Anak Shalih, Doa, Tafsir Tematik, Ali Imran:38, Al-Furqan:74

Abstrak

Anak shalih merupakan anugerah terbesar yang diimpikan oleh setiap orang tua Muslim. Dalam Al-Qur’an, terdapat sejumlah ayat yang merekam doa para hamba Allah yang memohon keturunan yang taat, berbakti, dan menjadi penyejuk hati. Dua di antaranya yang sangat representatif adalah QS. Ali Imran:38 yang menuturkan permohonan Nabi Zakaria a.s. dan QS. Al-Furqan:74 yang menggambarkan doa orang-orang beriman secara umum. Tulisan ini bertujuan untuk mengkaji kedua ayat tersebut melalui pendekatan tafsir tematik (maudhu’i), dengan fokus pada redaksi doa, konteks historis, makna linguistik, serta implikasi teologis dan pendidikan dalam kehidupan umat.

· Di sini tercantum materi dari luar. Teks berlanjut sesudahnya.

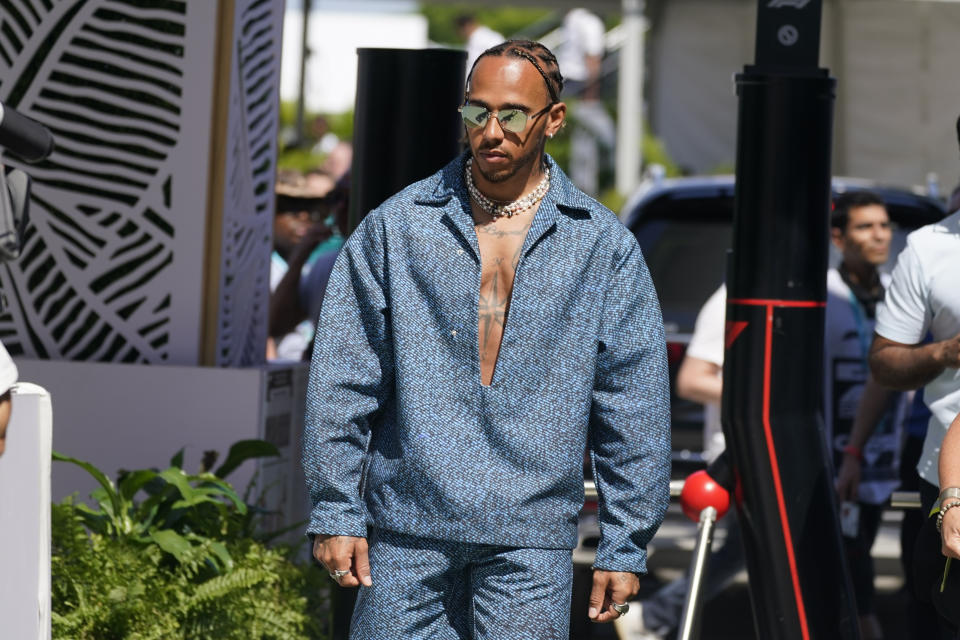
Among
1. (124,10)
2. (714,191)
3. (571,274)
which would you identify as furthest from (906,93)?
(571,274)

Penelitian ini menggunakan metode kualitatif deskriptif dengan teknik analisis isi teks tafsir dari sejumlah mufassir klasik seperti al-Thabari, al-Qurtubi, Ibnu Katsir, serta ulama kontemporer seperti Quraish Shihab dan Muhammad al-Ghazali. Hasil kajian menunjukkan bahwa doa untuk memperoleh keturunan shalih tidak hanya berdimensi pribadi, tetapi juga mengandung visi sosial dan spiritual kolektif yang mencerminkan keterikatan erat antara iman, doa, dan tanggung jawab mendidik generasi masa depan.